A Framework for Causal Concept-based Model Explanations
Anna Rodum Bjøru, Jacob Lysnæs-Larsen, Oskar Jørgensen, Inga Strümke, Helge Langseth
TL;DR
The paper tackles the opacity of high-stakes models by proposing a causal concept-based XAI framework that combines a human-friendly concept vocabulary with a causal model to produce faithful explanations. Explanations are generated locally and globally via the probability of sufficiency, enabling counterfactual and interventional analysis of concept interventions. The method is demonstrated through a proof-of-concept using CelebA with StarGAN-based concept-to-data mapping, highlighting the ability to produce counterfactual explanations and contrastive reasoning while addressing fidelity and interpretability. The work lays a foundation for integrating expert knowledge into causal models to detect spurious correlations and guide more trustworthy model explanations, with clear avenues for future improvements in concept detection, abstraction levels, and validation across domains.
Abstract
This work presents a conceptual framework for causal concept-based post-hoc Explainable Artificial Intelligence (XAI), based on the requirements that explanations for non-interpretable models should be understandable as well as faithful to the model being explained.
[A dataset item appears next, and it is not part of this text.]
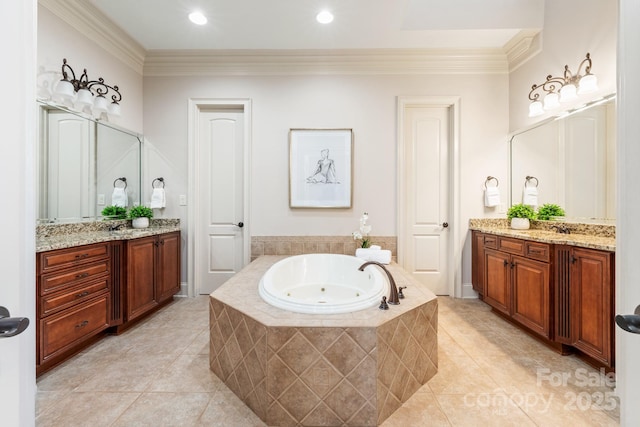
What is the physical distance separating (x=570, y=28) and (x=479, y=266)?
231cm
Local and global explanations are generated by calculating the probability of sufficiency of concept interventions. Example explanations are presented, generated with a proof-of-concept model made to explain classifiers trained on the CelebA dataset. Understandability is demonstrated through a clear concept-based vocabulary, subject to an implicit causal interpretation. Fidelity is addressed by highlighting important framework assumptions, stressing that the context of explanation interpretation must align with the context of explanation generation.